TAREA INDICADA 1
En el texto sobre economía, sustituye "economía" por "política" y escribe de nuevo el fragmento que empieza en "Cuando hablo de" y termina en "ni pretendo atribuírmela.".
TAREA INDICADA 2
Continúa, por favor, el texto sobre economía a partir de su última frase.

TEXTO MOSTRADO
¿Sabéis?
Cuando hablo de economía siempre me queda una persistente y perversa duda
rondándome las tripas. ¿Qué criterios siguen los procesos económicos que
vivimos como agentes participantes de esta sociedad y que pretendo describir y
sobre los que pretendo opinar? Es decir, ¿somos ese homo economicus del que habla la escuela neoclásica? Os puedo
asegurar que esta diatriba interna es la que se lleva planteando la economía
desde hace muchos años, no es nueva ni pretendo atribuírmela.

EXTRACTO DE DATOS

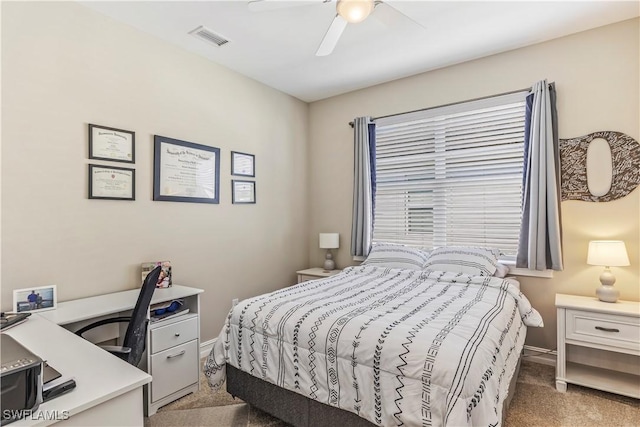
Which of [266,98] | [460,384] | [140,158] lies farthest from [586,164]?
[140,158]

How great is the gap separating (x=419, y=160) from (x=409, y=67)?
950mm

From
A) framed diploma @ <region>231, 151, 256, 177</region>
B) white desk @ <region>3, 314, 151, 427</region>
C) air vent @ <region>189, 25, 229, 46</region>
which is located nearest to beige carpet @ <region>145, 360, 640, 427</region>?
white desk @ <region>3, 314, 151, 427</region>

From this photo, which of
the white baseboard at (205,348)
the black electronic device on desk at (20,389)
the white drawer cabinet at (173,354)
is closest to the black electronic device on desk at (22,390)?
the black electronic device on desk at (20,389)

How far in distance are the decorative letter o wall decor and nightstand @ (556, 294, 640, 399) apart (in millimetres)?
858

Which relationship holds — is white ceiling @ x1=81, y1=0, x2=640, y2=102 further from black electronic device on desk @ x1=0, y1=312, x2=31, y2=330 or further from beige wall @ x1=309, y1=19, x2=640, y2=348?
black electronic device on desk @ x1=0, y1=312, x2=31, y2=330

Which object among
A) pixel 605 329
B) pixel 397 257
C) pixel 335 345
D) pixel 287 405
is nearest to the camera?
pixel 335 345

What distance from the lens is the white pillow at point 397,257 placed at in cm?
321

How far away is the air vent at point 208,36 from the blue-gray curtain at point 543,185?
2.71 meters

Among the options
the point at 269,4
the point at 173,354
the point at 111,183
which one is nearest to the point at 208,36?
the point at 269,4

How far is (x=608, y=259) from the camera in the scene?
2.42 metres

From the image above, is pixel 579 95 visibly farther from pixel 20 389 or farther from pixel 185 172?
pixel 20 389

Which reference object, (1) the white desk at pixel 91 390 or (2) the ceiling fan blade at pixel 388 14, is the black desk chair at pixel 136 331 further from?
(2) the ceiling fan blade at pixel 388 14

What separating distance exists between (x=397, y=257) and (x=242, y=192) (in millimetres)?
1712

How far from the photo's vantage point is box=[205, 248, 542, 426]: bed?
1390 millimetres
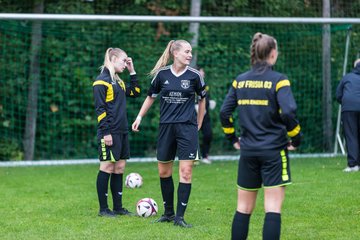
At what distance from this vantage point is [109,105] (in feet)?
28.2

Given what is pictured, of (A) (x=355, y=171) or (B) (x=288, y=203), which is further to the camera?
(A) (x=355, y=171)

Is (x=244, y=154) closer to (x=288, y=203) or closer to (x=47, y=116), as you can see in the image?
(x=288, y=203)

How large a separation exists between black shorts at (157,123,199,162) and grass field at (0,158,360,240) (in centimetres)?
75

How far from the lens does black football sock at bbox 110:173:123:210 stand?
877 cm

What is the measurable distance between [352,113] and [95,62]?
5494mm

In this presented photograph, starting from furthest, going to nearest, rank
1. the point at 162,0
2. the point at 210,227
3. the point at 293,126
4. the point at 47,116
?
the point at 162,0
the point at 47,116
the point at 210,227
the point at 293,126

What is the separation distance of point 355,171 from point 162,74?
5.39 metres

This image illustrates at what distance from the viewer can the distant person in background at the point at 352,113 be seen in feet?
40.6

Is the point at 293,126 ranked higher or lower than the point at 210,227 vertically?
higher

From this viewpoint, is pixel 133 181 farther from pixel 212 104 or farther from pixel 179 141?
pixel 212 104

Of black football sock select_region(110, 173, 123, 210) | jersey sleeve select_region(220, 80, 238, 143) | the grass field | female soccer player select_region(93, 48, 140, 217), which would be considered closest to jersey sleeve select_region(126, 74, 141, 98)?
female soccer player select_region(93, 48, 140, 217)

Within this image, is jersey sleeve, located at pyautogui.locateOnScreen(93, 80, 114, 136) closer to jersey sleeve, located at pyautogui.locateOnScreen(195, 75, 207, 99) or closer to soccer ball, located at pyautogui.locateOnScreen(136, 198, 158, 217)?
soccer ball, located at pyautogui.locateOnScreen(136, 198, 158, 217)

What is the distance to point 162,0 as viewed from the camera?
1647 cm

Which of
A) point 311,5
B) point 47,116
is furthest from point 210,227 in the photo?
point 311,5
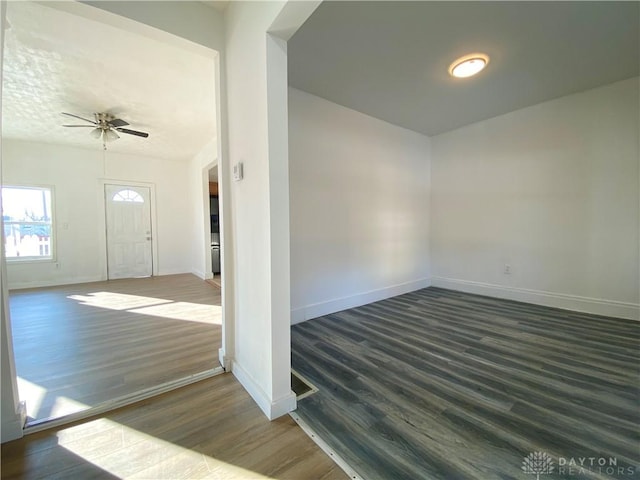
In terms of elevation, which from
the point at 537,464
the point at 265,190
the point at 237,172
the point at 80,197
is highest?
the point at 80,197

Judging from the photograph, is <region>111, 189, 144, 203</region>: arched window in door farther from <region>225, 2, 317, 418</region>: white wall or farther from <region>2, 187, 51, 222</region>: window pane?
<region>225, 2, 317, 418</region>: white wall

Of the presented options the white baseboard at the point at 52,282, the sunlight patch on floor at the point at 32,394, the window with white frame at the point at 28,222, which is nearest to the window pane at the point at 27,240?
the window with white frame at the point at 28,222

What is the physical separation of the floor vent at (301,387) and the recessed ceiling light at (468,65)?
3166 millimetres

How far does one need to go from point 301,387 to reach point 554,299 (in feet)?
11.8

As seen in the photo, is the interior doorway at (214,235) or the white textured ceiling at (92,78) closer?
the white textured ceiling at (92,78)

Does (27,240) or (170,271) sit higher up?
(27,240)

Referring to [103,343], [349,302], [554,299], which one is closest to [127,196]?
[103,343]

RESPUESTA 1
Cuando hablo de política siempre me queda una persistente y perversa duda
rondándome las tripas. ¿Qué criterios siguen los procesos económicos que
vivimos como agentes participantes de esta sociedad y que pretendo describir y
sobre los que pretendo opinar? Es decir, ¿somos ese homo economicus del que habla la escuela neoclásica? Os puedo
asegurar que esta diatriba interna es la que se lleva planteando la política
desde hace muchos años, no es nueva ni pretendo atribuírmela.

RESPUESTA 2
Al final,
como todo en esta vida, depende del concepto que tengas del ser humano, lo que
deviene indefectiblemente en una dialéctica sobre filosofía. Esto es así, por
mucho que hoy en día los aparatos internacionales intenten hacernos creer que
la economía es una línea recta de una sola dirección y con un solo destino. Es
mentira, pero la sociedad occidental ha pasado de creer en hombres que se
esfuerzan en cultivar la potencialidad de sus luces a crear hombres que se
vanaglorian de sus sombras y que las explotan de acuerdo al principio de que
son comunes a todos e inevitables. Tal y como afirmaría un cínico, “si todos los hombres buscan su propio
beneficio de manera egoísta, ¿por qué no voy a hacer yo lo mismo?”. El gran
logro del capitalismo ha sido convencernos de nuestro egoísmo, justificarlo, o
incluso convertirlo en la herramienta a través de la cual la sociedad alcanza
sus beneficiosos objetivos.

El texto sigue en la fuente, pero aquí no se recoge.